-------- MATERIAL PROVIDED --------
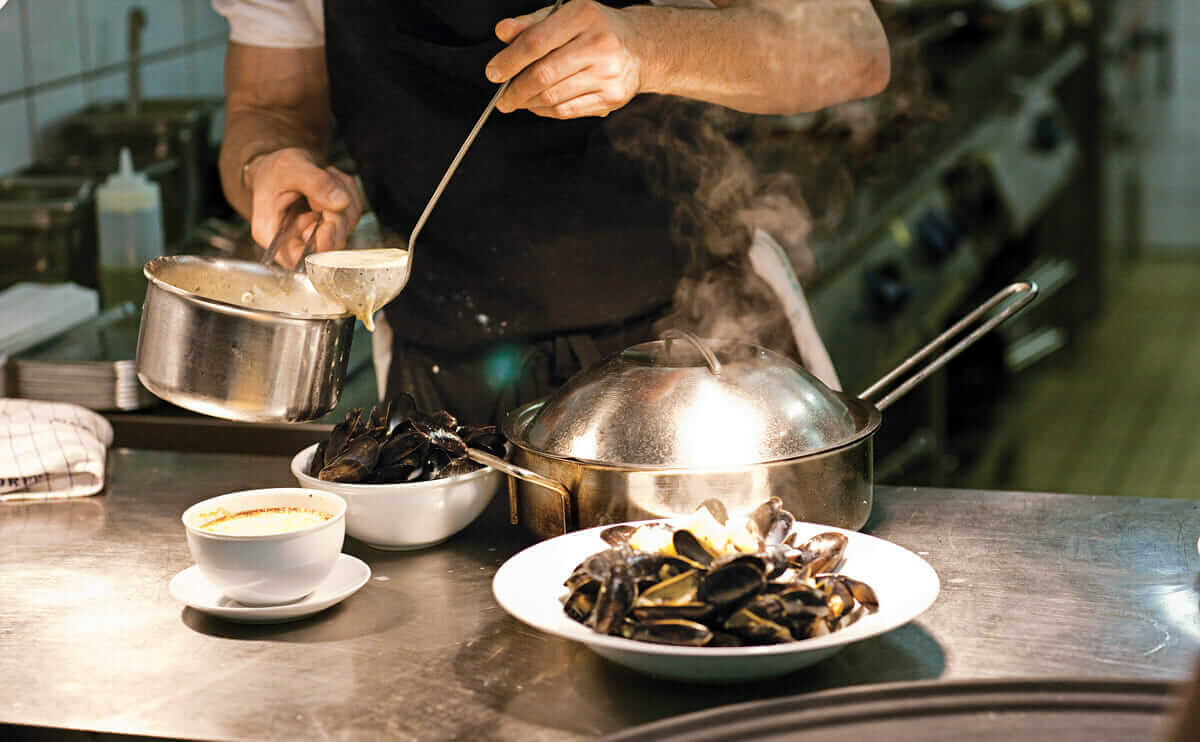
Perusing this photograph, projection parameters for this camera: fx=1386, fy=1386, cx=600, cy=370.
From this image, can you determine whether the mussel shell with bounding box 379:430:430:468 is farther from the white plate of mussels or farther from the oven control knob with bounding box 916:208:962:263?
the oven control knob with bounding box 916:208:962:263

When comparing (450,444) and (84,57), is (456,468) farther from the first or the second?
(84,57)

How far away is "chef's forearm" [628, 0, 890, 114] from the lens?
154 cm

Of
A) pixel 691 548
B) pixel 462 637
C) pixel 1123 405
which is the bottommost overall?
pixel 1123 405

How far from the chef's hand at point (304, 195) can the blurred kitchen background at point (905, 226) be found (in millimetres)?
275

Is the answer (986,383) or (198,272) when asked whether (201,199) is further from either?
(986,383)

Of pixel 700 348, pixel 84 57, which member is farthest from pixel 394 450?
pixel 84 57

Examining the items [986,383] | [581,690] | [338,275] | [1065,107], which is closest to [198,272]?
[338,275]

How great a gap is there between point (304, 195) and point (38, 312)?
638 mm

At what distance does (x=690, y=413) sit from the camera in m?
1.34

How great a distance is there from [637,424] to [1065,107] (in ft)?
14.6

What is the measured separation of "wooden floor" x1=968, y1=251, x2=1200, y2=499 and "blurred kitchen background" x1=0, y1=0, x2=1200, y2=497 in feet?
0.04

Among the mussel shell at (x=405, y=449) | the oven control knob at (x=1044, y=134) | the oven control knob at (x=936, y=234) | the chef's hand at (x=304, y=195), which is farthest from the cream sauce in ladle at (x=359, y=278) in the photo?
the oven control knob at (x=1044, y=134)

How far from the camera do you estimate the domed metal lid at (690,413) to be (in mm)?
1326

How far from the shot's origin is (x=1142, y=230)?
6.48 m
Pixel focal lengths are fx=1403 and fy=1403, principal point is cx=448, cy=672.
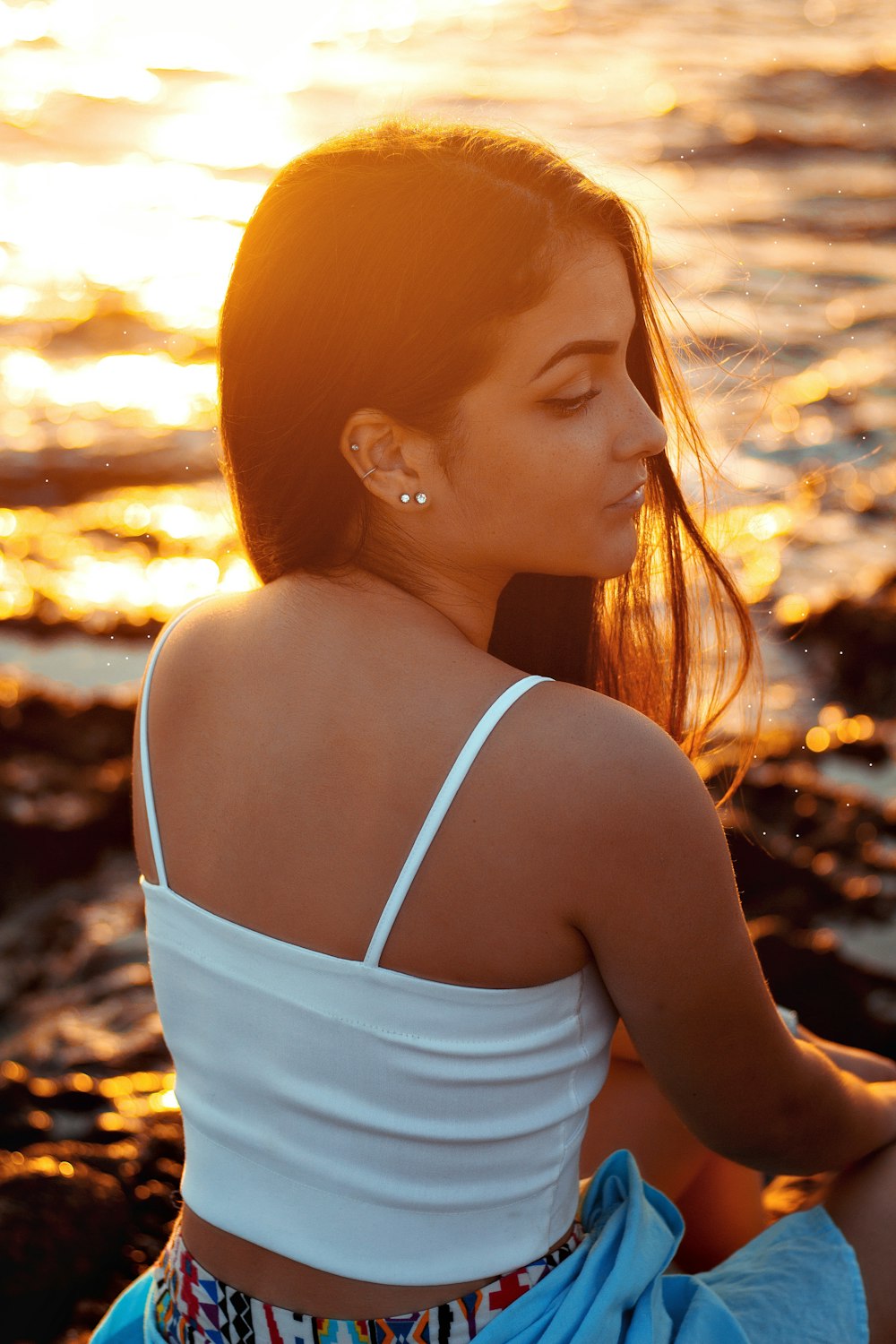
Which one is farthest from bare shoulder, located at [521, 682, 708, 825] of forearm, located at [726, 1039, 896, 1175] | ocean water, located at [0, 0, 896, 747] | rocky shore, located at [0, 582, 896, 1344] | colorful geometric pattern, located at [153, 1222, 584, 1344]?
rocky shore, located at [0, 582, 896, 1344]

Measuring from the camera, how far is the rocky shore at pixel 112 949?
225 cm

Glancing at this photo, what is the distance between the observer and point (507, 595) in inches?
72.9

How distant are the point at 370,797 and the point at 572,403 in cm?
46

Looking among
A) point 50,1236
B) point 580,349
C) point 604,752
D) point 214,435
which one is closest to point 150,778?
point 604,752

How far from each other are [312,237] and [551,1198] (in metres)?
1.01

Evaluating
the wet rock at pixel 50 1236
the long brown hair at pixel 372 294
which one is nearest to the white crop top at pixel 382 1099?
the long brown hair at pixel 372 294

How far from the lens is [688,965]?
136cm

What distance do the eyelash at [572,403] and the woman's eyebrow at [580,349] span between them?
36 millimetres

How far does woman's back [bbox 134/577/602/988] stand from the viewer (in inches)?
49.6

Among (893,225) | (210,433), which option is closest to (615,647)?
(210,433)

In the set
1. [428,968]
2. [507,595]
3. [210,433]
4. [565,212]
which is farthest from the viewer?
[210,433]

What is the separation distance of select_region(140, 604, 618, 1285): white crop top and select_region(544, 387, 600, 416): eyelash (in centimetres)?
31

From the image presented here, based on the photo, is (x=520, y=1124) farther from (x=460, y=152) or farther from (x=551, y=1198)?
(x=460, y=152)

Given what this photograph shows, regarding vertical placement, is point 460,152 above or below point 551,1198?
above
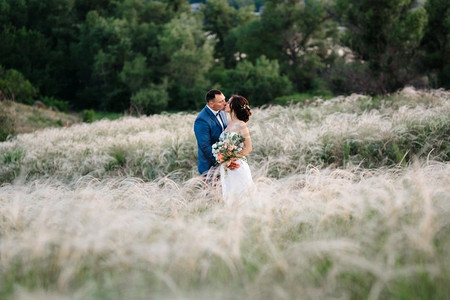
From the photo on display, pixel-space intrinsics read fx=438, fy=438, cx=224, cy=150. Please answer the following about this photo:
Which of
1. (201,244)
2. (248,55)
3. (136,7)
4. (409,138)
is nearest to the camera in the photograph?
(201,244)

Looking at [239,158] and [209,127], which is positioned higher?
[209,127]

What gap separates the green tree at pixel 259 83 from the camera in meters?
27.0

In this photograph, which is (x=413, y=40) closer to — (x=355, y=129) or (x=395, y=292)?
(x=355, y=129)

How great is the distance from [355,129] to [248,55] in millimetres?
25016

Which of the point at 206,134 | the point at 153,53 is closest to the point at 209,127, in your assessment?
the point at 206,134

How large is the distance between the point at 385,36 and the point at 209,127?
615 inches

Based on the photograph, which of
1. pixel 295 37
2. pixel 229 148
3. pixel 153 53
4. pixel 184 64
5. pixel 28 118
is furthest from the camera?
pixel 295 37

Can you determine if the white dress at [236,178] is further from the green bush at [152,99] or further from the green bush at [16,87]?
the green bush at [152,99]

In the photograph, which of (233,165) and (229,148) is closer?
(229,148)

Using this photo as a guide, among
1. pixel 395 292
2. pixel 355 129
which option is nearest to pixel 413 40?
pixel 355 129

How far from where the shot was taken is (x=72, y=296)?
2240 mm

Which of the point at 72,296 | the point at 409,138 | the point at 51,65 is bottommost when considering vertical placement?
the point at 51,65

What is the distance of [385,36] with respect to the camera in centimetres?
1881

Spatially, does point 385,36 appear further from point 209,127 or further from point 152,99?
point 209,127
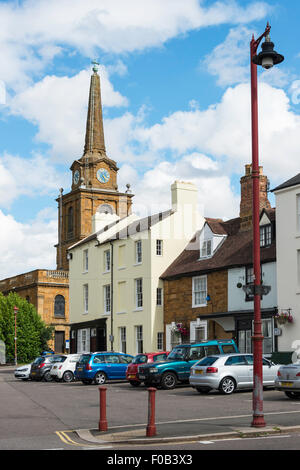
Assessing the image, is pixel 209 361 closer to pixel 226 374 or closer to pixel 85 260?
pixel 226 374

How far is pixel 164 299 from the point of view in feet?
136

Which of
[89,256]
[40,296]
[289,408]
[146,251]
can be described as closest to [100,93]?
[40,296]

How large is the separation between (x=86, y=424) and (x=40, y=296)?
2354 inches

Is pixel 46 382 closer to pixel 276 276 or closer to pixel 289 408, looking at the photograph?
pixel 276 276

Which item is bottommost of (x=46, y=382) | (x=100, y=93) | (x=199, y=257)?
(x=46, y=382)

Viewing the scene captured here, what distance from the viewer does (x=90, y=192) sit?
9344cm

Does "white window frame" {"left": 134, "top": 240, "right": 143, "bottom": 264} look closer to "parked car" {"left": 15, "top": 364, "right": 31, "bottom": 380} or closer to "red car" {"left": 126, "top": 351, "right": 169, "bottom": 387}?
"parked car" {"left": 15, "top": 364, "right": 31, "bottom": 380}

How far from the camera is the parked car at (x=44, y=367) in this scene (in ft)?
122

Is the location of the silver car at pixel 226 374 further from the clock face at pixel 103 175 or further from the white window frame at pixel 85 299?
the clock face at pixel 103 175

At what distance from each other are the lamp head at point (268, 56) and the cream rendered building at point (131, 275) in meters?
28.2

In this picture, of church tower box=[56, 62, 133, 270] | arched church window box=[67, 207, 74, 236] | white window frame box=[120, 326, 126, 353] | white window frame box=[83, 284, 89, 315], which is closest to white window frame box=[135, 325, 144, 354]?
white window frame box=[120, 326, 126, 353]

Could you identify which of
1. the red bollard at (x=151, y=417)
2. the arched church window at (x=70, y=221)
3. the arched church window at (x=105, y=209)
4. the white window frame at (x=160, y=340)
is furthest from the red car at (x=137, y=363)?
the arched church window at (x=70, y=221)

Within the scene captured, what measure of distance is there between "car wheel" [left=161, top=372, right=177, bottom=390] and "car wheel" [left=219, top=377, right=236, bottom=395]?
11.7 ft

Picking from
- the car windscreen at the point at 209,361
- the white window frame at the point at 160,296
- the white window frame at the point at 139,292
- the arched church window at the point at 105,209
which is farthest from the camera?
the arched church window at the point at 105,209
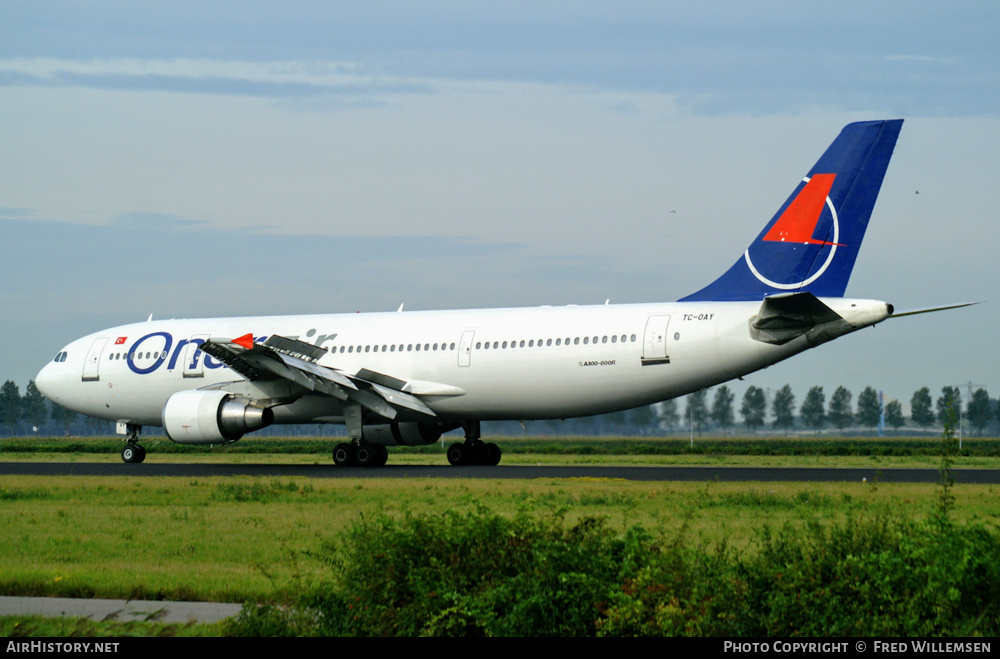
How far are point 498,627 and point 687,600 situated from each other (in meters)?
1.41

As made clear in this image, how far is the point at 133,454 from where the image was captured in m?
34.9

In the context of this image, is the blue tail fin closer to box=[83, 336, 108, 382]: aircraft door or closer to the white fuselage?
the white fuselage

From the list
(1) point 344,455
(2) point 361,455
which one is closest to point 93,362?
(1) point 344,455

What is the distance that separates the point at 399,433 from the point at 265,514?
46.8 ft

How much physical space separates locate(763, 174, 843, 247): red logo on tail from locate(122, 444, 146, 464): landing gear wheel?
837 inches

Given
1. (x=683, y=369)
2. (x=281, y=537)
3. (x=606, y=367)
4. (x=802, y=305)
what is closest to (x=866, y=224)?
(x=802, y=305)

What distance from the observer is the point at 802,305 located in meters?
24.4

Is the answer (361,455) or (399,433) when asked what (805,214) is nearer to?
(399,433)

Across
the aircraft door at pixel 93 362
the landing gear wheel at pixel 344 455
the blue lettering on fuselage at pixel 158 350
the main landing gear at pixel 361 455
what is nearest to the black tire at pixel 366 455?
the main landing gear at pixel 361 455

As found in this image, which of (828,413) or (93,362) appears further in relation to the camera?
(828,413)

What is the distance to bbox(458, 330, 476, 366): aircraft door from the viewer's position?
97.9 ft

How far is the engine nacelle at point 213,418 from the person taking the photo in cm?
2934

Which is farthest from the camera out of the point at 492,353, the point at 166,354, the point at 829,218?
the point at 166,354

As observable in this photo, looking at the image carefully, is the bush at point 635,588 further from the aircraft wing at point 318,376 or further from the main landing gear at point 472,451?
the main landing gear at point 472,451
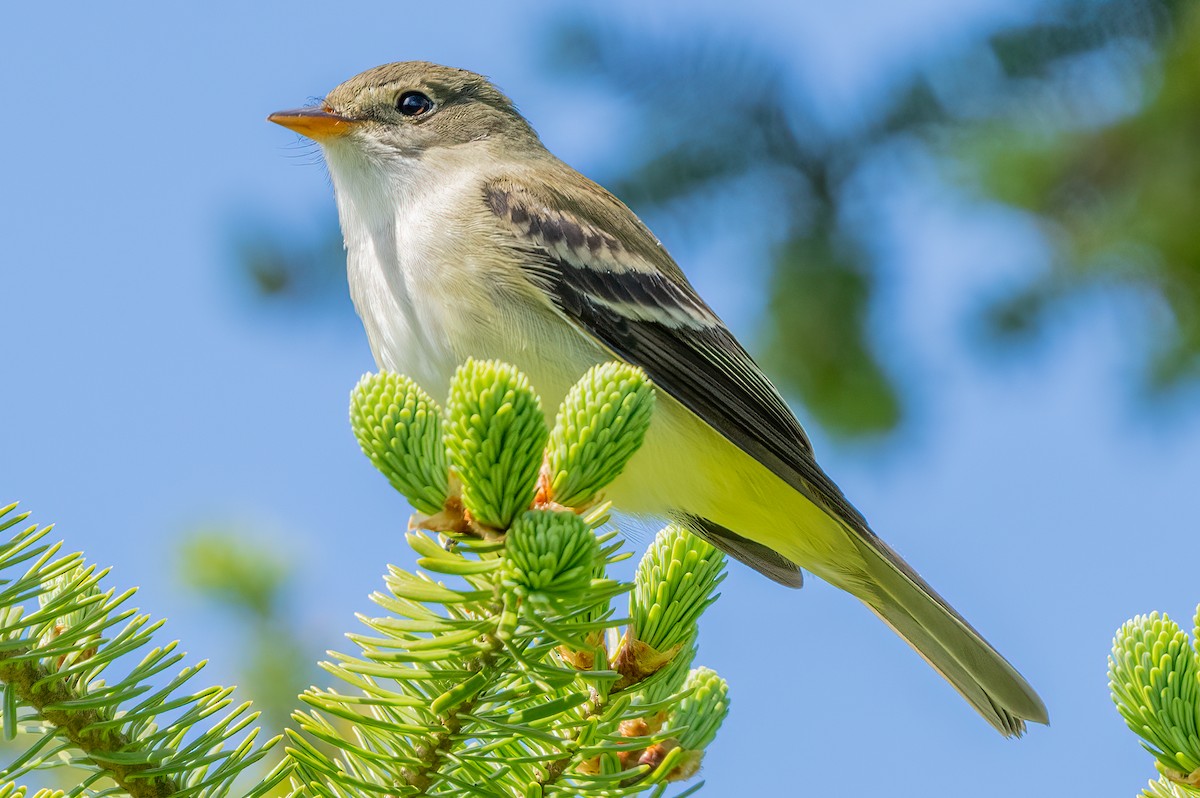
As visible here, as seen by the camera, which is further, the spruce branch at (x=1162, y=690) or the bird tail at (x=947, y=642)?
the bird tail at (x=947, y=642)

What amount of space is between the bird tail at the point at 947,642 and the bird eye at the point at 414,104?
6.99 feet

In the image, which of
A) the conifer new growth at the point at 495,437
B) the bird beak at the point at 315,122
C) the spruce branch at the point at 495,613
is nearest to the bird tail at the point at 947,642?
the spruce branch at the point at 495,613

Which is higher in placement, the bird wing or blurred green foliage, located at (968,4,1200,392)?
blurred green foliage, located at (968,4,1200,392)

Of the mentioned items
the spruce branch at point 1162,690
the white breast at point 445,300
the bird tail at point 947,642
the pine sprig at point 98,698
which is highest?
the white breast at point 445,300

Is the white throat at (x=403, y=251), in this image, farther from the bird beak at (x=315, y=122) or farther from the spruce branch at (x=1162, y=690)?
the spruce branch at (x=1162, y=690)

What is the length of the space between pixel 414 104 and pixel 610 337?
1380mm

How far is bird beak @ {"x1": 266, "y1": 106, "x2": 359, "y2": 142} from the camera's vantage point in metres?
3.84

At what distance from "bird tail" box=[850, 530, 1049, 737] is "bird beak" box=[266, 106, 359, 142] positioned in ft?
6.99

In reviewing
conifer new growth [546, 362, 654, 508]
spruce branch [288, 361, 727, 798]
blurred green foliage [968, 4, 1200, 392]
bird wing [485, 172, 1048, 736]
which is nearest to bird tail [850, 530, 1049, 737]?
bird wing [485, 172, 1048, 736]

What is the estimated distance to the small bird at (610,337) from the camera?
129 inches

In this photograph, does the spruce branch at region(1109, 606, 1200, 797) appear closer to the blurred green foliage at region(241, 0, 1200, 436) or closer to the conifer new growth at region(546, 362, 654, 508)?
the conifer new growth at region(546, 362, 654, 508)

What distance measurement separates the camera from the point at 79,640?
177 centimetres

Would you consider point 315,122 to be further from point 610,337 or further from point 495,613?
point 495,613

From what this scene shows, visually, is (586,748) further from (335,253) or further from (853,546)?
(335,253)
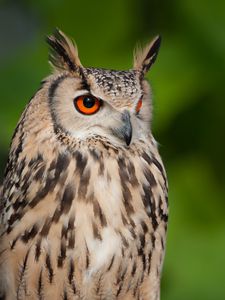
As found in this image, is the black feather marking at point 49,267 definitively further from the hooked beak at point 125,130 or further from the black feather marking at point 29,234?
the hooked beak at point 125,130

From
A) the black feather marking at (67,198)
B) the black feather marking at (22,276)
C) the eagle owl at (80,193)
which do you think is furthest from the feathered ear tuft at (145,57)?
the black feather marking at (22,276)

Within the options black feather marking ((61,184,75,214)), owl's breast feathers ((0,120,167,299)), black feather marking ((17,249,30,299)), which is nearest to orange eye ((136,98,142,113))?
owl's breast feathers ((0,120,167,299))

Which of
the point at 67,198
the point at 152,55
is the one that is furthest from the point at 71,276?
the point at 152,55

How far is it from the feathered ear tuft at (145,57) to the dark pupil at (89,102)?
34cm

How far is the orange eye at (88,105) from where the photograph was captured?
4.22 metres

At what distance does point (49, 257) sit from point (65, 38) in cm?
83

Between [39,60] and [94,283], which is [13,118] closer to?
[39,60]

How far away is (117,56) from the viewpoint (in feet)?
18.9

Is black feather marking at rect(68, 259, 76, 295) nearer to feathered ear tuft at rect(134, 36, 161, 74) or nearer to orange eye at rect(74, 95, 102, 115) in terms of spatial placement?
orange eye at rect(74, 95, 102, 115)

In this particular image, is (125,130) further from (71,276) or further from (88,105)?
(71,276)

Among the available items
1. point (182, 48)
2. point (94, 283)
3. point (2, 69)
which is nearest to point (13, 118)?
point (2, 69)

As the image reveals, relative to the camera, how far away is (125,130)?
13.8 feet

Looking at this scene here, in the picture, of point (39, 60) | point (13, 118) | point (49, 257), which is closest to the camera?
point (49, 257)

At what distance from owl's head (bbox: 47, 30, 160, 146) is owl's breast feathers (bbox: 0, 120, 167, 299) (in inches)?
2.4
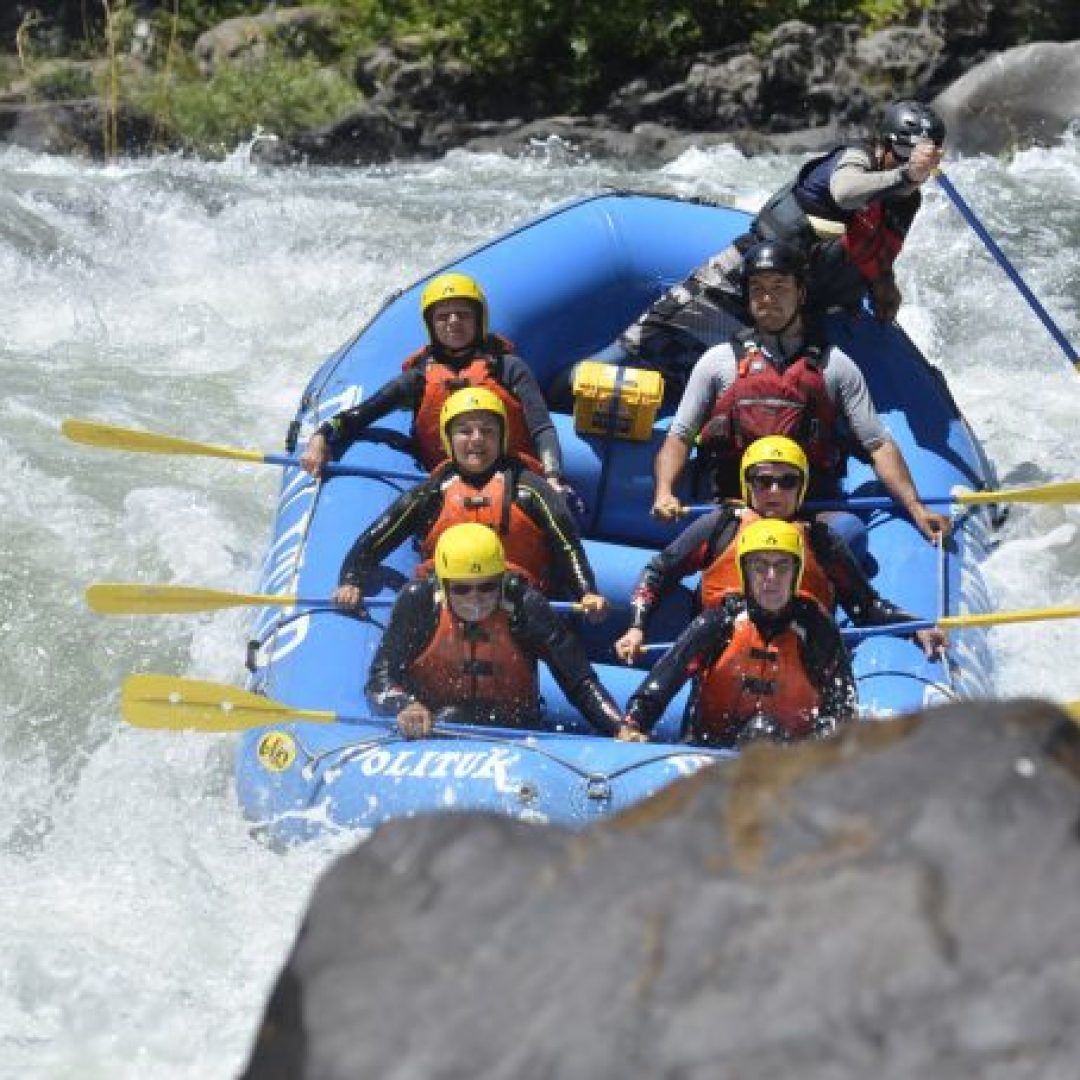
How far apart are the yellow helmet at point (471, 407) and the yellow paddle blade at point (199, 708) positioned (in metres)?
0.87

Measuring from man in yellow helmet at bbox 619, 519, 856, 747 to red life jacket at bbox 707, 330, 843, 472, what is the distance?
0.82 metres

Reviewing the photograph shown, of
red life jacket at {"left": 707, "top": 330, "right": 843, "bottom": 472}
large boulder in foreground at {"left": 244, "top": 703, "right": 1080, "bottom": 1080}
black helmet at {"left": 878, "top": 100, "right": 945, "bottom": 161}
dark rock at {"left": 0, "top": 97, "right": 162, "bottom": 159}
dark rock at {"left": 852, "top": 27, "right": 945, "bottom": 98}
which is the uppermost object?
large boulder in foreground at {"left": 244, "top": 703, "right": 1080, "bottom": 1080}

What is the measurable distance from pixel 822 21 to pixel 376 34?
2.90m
--------
GOAL OF THE EXERCISE =>
Quote verbatim everything in the records from the line containing "How far apart" down to the line containing "0.82 metres", including both of those lines.

IN RESPONSE =>
How far apart are the yellow helmet at point (471, 407) and the yellow paddle blade at point (199, 708) positioned (in metres)?
0.87

Measuring from man in yellow helmet at bbox 619, 519, 856, 747 to red life jacket at bbox 707, 330, 843, 472, what is the distance?
0.82 metres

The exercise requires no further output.